全ての団体の演技・演奏終了後、主催者が出演順に成績を発表。成績は得点制で、審査員の合計得点によって金賞(ゴールド)と銀賞(シルバー)が読み上げられていきます。観客席には、手を握りしめ、顔を伏せて一心に祈る部員たちの姿。他の強豪たちの好成績が続く緊張の時間。そして…ついに読み上げられた結果は同部初となる1位金賞(ゴールド)。さらに、全国大会出場権獲得の言葉。一斉に顔を上げ、歓喜の声とともに手をたたき抱き合う三沢商業吹奏楽部の部員たち。団体代表として閉会式に並ぶ部員らにも浮かぶ喜び、そして安堵の表情。ある部員は想いを噛みしめるかのように目を閉じ、ある部員の瞳には輝く涙が。閉会式を終え、観客席で合流した部員たちは、心の底から喜びを分かち合っていました。

 

アリーナ外で大会最後のミーティング。同校の顧問の一人、佐々木先生から告げられた、部門出場14チーム中で最も高い総合得点を獲得したという言葉に拳を上げ、飛び上がって喜ぶ部員たち。強豪ぞろいだったこの大会。
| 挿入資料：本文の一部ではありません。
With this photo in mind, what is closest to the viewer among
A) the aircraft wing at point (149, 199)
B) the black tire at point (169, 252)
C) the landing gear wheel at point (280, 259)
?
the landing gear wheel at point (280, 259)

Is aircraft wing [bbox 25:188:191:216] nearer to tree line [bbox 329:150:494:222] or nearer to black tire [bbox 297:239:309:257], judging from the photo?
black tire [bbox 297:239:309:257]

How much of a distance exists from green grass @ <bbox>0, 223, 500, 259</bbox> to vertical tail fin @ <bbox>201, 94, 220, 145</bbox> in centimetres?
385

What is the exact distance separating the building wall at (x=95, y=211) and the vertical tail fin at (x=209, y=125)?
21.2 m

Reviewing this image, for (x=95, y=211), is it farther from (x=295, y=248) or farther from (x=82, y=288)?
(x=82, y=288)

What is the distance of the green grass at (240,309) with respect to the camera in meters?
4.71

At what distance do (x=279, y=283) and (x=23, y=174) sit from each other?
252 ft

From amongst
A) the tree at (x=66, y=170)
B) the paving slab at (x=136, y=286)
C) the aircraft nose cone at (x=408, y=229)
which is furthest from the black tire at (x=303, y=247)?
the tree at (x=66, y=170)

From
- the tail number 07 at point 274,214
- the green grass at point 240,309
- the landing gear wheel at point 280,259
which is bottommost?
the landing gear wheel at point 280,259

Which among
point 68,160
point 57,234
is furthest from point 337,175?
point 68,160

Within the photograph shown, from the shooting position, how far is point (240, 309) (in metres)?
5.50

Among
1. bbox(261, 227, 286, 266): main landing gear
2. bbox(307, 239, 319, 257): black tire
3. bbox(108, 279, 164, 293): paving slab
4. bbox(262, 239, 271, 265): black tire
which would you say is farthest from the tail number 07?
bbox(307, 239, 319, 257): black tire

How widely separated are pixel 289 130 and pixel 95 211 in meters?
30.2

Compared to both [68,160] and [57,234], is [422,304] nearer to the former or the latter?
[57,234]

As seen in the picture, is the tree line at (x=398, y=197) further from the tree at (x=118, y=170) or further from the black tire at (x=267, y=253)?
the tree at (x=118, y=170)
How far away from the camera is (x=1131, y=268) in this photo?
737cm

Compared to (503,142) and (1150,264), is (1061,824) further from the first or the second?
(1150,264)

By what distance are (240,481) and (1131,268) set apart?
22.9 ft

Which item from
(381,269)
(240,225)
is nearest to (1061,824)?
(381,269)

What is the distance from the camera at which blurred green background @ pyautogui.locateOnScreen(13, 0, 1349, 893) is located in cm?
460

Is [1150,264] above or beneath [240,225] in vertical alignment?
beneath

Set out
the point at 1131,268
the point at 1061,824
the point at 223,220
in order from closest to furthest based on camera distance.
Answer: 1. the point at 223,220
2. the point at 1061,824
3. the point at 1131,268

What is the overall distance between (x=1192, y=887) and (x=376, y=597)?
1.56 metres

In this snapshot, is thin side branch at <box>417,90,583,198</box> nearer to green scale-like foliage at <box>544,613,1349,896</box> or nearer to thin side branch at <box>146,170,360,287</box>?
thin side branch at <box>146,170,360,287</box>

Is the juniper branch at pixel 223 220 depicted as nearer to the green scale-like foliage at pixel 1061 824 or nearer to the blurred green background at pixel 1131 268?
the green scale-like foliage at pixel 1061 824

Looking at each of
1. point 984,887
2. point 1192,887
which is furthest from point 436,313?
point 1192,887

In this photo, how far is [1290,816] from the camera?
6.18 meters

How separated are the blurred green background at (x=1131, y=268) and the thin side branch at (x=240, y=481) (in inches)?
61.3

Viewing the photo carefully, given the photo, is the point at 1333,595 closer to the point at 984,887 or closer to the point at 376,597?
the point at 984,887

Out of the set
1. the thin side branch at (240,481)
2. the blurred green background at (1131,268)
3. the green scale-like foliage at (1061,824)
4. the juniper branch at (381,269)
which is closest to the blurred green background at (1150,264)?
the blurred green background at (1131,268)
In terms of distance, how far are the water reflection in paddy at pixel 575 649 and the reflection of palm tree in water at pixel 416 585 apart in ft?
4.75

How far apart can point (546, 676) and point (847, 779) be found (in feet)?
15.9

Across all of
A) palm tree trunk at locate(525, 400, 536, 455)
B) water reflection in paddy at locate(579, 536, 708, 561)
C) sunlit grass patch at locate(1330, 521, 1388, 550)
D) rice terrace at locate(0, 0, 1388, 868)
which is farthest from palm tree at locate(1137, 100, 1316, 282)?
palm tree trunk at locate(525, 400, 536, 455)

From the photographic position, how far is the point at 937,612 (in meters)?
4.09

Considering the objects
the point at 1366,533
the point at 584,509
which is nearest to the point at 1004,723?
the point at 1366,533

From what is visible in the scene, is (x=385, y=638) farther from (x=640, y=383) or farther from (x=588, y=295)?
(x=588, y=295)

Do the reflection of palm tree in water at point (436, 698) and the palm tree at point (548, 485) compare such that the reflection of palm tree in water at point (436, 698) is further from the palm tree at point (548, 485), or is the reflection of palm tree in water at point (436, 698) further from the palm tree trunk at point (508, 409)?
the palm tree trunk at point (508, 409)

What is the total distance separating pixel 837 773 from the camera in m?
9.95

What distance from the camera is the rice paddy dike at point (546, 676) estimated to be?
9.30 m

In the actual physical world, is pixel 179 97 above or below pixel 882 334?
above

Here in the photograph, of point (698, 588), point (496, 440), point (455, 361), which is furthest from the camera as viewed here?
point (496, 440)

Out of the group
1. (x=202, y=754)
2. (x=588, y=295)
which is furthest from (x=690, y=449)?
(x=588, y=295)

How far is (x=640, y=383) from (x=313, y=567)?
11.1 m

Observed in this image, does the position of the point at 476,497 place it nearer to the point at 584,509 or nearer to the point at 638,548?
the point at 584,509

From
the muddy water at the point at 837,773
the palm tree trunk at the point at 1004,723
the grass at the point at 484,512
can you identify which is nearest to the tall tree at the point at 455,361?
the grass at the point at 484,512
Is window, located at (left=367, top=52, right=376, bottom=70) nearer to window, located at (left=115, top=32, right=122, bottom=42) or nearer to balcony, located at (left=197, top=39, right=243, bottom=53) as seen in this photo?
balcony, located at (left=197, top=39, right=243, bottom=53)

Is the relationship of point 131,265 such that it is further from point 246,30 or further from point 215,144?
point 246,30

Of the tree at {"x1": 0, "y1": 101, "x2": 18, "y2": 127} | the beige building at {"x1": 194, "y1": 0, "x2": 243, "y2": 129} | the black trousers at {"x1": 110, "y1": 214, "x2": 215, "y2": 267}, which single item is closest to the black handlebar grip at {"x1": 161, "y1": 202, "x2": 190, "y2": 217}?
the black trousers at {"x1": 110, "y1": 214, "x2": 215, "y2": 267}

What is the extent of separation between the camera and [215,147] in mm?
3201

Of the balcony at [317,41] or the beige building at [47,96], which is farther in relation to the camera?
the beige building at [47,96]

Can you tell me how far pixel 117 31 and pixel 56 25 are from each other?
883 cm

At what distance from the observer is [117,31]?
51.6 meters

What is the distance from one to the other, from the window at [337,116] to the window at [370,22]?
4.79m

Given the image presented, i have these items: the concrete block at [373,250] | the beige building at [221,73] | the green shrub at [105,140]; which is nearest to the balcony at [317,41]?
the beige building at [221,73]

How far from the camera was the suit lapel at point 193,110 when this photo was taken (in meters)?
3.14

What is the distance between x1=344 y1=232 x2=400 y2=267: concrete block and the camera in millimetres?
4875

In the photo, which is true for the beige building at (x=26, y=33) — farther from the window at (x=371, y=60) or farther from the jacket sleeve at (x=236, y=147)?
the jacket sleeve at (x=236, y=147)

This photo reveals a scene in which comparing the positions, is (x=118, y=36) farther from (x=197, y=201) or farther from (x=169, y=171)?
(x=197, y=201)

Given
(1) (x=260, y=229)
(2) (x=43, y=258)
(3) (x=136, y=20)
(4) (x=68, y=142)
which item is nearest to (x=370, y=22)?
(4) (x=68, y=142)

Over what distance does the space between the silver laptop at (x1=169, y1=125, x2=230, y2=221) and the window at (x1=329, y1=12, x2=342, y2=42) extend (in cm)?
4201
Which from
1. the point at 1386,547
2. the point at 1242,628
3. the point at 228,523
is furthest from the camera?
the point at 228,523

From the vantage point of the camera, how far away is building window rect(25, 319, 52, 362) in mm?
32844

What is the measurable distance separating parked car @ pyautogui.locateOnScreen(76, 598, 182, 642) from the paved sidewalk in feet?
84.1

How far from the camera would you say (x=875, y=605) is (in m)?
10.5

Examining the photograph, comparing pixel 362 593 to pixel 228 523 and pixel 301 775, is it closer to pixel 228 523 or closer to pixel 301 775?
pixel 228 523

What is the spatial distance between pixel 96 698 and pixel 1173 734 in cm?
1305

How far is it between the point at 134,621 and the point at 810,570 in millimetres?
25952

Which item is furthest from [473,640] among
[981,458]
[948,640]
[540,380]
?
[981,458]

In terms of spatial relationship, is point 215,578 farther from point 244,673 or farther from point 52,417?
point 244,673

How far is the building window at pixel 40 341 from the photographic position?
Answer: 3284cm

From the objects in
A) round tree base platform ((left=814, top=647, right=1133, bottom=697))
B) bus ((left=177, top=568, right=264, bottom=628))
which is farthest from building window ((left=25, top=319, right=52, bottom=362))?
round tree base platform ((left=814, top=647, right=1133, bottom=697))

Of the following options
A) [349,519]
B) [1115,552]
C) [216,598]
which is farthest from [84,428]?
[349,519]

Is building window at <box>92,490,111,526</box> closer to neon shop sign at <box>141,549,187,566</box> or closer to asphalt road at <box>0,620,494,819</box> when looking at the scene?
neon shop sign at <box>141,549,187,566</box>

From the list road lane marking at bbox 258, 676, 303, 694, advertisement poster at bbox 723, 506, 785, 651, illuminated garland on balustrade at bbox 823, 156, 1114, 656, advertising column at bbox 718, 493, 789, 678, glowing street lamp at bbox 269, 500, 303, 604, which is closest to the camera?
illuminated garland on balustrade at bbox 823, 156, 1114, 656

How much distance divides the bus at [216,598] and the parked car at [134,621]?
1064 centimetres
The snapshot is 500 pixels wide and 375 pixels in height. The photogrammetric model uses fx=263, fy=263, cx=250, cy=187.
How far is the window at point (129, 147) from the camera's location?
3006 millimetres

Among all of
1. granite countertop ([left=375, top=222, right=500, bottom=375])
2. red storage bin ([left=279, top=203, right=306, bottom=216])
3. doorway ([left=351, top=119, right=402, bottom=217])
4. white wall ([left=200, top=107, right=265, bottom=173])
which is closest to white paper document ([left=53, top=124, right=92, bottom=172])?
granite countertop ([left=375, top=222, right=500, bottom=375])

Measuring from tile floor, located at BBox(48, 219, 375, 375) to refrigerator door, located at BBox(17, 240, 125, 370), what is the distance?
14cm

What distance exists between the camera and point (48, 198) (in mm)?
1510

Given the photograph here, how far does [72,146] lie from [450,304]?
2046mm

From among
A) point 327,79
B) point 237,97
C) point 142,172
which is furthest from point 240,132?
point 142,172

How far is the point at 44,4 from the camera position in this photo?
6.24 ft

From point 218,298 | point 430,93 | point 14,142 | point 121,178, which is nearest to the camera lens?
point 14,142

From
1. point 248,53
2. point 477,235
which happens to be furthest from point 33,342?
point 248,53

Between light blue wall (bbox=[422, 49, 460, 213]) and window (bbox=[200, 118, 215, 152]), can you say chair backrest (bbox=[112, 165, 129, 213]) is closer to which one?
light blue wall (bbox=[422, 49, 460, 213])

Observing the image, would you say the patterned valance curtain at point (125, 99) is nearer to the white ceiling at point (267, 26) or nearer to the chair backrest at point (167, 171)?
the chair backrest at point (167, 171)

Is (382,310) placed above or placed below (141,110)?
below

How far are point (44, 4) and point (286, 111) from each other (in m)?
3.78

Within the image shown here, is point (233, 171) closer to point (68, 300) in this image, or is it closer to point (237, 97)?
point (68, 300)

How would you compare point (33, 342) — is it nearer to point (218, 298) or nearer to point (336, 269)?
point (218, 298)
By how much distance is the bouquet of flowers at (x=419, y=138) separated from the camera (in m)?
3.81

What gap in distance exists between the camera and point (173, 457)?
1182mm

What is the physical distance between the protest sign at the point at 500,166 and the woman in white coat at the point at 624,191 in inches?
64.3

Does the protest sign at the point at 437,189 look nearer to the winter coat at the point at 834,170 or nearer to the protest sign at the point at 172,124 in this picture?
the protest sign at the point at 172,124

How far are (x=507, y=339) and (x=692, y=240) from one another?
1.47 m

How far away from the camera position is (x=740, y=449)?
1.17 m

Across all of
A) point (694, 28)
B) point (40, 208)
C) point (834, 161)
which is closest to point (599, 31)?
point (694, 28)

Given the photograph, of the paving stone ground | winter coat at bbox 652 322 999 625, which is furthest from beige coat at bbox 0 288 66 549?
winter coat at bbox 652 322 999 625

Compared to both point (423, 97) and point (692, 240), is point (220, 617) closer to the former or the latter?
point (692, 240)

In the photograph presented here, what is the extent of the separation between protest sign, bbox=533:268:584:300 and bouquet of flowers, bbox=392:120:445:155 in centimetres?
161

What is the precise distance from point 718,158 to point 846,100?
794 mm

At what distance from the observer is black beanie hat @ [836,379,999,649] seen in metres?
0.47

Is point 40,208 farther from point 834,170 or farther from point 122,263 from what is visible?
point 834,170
過去の実績があるからこその重圧もあったことでしょう。言葉にならない声と涙と笑顔が入り乱れていました。また、自分たちの力だけではないことを知る部員らは、応援に駆け付けた父兄や先生に改めて感謝の気持ちを伝え、会場のアリーナにも「ありがとうございました」と深々と頭を下げていました。 

 

しかし、彼らの本当の闘いはこれからです。12月16日、埼玉県で開催される「マーチングバンド バトントワーリング全国大会」で想いを遂げるため、三沢商業高校吹奏楽部はさらなる一歩を踏み出しました。